◆ Exercise requirements
a – In the top bar hive post, rewrite the part that begins at the words "5. you can't" and ends after "(Sep 25, 2011)", putting "honeycomb" wherever "comb" appears.
b – According to the top bar hive post, how long did each bar take the writer?

━━━━━ Passage shown

I'd like to add just a little to the general topic of "what I should expect". much of the TBH literature isn't written to the case when you are installing a package into a brand new hive", so here's what I've discovered in my first two weeks:
1. They festooned and obscured any potential comb, so I had to wait about a week before I could see if they were building straight comb, when I could get to them, I saw they weren't NOTICE: all these ideas came from the forum
2.: The comb is slightly more rigid than Jello; not only that, bees are adding their weight to it. very gently
3. There are techniques for replacing the bars without stepping on someone's toes.
4. We cut back some bent comb (back to the bend) but it sprang back into a curve; we should have forced the comb back in place and either held it in place with a pin (perhaps an upolstery pin (the one about 1 1/2" long with a "T" on top) or by simply smooshing the comb into the foundation.
5. you can't work the comb inside the hive; build yourself a quicky 2 bar stand upon which you can set the bars; then you can leisurly look at the frame, and if needed, gently move them off the comb. The books say they don't like to be brushed, even with a bee brush. So what do you use?

Hope this helps - Mike
Oh, did I say "you can't rush" each bar must have taken me 7 minutes; but I was scared.


----------



## mhorowit (Sep 25, 2011)

Oh, and read that thread on "using hairclips" the various comb support will save you from going frantic when something drops (thud) - Mike


----------



## mrobinson (Jan 20, 2012)

━━━━━━━━━━
━━━━━ Material shown

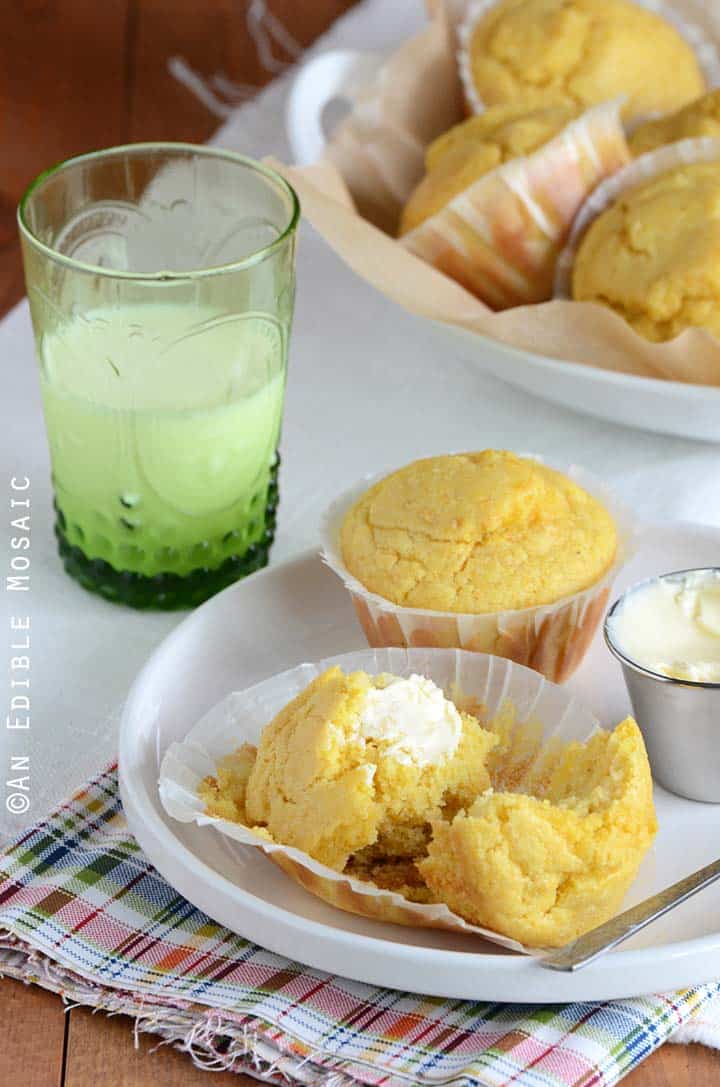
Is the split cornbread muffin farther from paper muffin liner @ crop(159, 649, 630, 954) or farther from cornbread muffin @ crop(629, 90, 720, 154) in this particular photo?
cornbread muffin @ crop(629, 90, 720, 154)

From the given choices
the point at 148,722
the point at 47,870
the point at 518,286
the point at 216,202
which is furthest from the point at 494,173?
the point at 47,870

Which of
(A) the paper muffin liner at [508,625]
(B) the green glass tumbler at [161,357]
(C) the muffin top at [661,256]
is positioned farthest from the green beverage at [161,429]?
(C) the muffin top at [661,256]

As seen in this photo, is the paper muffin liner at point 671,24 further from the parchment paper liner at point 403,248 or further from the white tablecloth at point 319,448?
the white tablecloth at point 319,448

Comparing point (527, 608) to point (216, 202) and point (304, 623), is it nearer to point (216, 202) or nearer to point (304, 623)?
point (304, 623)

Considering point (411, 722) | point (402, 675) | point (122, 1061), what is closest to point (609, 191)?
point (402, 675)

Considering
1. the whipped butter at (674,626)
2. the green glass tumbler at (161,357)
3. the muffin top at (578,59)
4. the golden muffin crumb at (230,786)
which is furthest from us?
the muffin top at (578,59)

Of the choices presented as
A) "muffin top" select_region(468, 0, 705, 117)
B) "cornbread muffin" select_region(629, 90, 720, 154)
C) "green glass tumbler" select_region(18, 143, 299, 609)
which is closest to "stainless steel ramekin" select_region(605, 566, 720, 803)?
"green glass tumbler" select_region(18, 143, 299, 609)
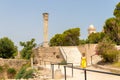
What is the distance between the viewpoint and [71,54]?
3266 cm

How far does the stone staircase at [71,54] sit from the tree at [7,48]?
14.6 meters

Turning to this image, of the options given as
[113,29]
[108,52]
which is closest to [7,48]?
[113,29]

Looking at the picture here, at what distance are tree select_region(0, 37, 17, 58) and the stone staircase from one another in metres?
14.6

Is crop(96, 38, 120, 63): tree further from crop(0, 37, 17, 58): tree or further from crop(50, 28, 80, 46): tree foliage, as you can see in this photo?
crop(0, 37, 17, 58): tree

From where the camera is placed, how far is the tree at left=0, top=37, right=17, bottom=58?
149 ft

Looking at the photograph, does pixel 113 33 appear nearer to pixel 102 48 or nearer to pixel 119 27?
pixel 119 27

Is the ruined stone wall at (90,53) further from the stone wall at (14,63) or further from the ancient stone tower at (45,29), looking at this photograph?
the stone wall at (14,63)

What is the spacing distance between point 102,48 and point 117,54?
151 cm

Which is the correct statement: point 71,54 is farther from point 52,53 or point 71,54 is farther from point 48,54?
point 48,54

━━━━━━━━━━

◆ Solutions below
a –
5. you can't work the honeycomb inside the hive; build yourself a quicky 2 bar stand upon which you can set the bars; then you can leisurly look at the frame, and if needed, gently move them off the honeycomb. The books say they don't like to be brushed, even with a bee brush. So what do you use?

Hope this helps - Mike
Oh, did I say "you can't rush" each bar must have taken me 7 minutes; but I was scared.


----------



## mhorowit (Sep 25, 2011)

b – Each bar took 7 minutes.